EXERCÍCIOS.
**A)** Segundo o texto sobre a guerra dos sprints, quem parece ter tirado a Mark Cavendish o "título" de homem mais rápido do mundo?
**B)** Prossiga o texto sobre a guerra dos sprints a partir da última frase apresentada.

Por último, a guerra dos sprints: Mark Cavendish, o míssil da ilha de Man, parece ter perdido o “título” de homem mais rápido do mundo para o alemão Marcel Kittel, mas o orgulho de Cavendish – em final de contrato com a Quickstep – poderá aquecer esta batalha. Peter Sagan continua a ser o grande favorito na luta pela camisola verde, mas o facto de estar na mesma equipa de Contador poderá tirar-lhe protagonismo e apoio em momentos-chave da prova. Kristoff e Degenkolb também são ameaças à hegemonia de Sagan (até são mais rápidos que o fuoriclasse da Eslováquia), mas estão condicionados pelas suas equipas (Kristoff numa Katusha de Rodríguez e Degenkolb “tapado” por Kittel). Atenção ainda a Nacer Bouhanni, Michael Matthews, Arnaud Démare, Bryan Coquard ou a Giacomo Nizzolo, ciclistas com enorme potencial e que irão tentar subir de nível em 2015 para se tornarem parte da realeza da velocidade.

DADOS EXTRAÍDOS.
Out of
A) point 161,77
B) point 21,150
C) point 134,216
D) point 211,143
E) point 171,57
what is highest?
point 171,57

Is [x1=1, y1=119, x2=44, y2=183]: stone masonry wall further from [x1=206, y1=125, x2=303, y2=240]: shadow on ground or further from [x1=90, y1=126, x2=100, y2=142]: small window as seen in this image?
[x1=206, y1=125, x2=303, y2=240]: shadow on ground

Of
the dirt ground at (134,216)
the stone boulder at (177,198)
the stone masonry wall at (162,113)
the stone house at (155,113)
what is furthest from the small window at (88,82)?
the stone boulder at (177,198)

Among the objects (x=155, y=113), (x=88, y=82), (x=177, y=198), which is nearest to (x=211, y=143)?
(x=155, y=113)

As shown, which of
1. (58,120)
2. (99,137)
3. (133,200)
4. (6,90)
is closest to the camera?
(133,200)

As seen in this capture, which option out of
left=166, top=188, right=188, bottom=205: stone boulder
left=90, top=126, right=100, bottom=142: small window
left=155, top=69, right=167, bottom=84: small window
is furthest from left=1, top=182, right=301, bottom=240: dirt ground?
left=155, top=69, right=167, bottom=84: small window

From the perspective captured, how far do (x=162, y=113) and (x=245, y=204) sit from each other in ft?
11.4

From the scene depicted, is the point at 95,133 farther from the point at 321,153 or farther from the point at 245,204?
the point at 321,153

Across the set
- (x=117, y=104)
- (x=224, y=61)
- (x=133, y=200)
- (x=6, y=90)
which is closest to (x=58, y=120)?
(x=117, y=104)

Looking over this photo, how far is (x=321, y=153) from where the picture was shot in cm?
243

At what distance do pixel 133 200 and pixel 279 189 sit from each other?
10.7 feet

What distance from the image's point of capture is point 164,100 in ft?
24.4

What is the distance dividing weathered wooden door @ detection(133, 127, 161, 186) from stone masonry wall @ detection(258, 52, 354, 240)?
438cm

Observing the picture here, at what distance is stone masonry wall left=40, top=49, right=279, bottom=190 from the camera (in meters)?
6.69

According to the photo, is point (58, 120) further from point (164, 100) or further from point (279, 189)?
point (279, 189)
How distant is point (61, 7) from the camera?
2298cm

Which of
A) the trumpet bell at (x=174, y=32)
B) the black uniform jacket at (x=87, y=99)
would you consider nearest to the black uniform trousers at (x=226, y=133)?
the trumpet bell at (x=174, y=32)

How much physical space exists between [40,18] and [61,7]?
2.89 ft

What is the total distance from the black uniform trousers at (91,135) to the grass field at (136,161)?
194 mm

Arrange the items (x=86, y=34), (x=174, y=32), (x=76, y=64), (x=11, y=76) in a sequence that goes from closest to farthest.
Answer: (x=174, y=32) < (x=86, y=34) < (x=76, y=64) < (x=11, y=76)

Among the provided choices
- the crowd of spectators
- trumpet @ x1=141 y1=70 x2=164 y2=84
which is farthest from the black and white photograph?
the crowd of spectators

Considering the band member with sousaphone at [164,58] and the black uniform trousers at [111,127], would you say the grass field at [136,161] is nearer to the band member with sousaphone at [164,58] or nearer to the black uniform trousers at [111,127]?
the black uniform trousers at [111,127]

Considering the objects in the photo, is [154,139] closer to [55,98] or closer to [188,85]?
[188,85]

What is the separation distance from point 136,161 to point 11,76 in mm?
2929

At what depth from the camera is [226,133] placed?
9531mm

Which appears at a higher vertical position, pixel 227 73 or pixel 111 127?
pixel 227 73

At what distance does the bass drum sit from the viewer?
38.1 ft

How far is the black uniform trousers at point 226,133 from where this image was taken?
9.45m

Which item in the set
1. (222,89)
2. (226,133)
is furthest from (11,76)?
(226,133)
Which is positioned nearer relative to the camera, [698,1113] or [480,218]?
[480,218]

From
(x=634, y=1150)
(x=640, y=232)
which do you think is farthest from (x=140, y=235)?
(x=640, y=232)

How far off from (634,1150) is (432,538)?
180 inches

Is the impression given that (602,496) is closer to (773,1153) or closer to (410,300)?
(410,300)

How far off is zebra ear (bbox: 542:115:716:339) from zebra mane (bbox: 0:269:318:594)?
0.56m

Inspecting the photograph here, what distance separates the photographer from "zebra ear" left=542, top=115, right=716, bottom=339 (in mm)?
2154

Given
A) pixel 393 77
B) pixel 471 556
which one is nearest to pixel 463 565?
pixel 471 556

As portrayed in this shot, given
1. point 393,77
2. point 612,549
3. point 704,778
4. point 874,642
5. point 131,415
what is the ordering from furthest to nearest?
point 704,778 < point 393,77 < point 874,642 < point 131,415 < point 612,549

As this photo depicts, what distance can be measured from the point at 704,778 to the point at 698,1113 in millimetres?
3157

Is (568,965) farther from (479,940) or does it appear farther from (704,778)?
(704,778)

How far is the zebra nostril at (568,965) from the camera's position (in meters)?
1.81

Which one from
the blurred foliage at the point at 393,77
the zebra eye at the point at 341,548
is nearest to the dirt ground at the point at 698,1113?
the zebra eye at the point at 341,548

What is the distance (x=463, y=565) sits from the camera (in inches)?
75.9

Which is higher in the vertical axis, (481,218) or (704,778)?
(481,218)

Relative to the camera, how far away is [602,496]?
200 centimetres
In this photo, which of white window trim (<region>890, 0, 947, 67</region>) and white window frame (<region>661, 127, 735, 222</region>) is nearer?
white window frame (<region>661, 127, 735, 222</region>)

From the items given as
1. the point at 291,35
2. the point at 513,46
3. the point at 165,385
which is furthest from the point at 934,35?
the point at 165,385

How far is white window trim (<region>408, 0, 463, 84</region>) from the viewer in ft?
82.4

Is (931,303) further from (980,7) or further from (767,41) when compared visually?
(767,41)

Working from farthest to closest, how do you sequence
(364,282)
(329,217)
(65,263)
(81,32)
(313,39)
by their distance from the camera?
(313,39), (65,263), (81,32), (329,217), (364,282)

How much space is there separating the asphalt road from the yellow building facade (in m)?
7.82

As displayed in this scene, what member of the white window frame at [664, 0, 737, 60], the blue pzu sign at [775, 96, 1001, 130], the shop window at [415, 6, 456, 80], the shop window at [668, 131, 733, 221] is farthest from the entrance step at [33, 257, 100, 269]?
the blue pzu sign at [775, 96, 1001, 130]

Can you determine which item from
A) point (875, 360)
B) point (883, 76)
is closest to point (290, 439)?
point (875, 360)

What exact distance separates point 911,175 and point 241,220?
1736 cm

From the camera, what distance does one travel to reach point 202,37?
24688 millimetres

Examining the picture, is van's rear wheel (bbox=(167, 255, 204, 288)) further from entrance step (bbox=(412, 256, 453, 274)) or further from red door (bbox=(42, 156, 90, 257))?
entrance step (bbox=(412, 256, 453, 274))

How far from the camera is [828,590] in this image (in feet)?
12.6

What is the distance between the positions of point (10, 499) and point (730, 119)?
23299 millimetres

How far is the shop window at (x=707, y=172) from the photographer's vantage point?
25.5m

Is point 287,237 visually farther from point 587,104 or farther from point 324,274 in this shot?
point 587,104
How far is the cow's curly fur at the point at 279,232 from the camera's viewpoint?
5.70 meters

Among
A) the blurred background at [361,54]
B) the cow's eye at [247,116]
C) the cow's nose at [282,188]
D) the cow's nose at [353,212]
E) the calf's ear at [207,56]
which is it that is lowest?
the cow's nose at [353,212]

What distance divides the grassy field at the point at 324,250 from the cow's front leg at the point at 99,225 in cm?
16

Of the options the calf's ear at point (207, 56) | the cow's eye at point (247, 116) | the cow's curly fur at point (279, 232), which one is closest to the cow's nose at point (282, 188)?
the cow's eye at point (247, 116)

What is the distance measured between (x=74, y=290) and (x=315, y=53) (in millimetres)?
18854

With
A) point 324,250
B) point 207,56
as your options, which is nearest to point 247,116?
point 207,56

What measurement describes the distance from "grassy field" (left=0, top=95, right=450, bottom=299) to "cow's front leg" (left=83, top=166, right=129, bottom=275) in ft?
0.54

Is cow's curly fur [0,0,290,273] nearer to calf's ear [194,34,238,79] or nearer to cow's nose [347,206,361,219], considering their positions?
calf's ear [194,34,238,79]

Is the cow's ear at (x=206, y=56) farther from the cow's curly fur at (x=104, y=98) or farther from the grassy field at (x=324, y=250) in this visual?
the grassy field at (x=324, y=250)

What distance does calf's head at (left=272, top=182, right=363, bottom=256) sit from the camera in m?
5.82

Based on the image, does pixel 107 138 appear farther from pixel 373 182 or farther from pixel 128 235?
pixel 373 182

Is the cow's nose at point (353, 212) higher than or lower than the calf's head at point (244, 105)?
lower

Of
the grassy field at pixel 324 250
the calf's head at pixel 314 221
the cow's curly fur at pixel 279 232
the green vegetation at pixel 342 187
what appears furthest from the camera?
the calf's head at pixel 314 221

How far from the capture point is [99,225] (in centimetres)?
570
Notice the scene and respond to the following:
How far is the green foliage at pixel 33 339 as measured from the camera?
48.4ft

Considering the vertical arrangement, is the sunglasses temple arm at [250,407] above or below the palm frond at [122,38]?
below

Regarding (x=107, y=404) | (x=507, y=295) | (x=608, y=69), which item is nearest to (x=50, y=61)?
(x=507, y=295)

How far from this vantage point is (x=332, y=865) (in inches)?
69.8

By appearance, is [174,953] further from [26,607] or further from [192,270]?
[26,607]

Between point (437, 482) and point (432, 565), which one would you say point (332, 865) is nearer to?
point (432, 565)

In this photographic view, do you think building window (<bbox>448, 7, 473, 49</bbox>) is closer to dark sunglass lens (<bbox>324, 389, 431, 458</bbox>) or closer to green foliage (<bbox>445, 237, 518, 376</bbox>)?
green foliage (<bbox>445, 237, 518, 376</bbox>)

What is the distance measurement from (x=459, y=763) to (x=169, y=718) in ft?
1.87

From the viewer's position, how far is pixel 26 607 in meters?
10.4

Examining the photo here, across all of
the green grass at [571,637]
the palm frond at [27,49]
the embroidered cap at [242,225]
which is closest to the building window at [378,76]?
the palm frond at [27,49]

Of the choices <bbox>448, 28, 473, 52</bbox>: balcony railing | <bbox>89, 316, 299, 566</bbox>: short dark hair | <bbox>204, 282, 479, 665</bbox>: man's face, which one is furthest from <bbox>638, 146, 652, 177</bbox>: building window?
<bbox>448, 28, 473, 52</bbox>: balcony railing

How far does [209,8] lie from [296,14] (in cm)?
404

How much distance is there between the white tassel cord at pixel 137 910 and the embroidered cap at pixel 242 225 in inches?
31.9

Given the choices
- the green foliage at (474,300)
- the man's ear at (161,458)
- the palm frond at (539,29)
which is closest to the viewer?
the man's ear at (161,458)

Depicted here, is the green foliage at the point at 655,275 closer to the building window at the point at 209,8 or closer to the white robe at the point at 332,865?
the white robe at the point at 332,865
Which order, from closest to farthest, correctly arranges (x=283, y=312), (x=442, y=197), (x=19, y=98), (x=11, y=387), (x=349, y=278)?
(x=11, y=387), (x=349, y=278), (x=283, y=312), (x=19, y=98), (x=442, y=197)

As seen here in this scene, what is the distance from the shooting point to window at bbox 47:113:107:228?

RESPOSTAS FINAIS.
**A)** O alemão Marcel Kittel.

**B)**
Portugueses: Portugal terá uma boa representação no circuito World Tour. Rui Costa terá a companhia do seu irmão, Mário, e de Nélson Oliveira na Lampre-Merida, Bruno Pires e Sério Paulinho estarão na Team Tinkoff-Saxo, André Cardoso na Cannondale-Garmin, Fábio Silvestre na Trek e Tiago Machado na Katusha. A nível Profissional/Continental, José Mendes vai correr pela Team Bora, convidada para o Tour de France, enquanto Ricardo Vilela e José Gonçalves vão correr na Caja Rural, equipa que deverá correr na Vuelta.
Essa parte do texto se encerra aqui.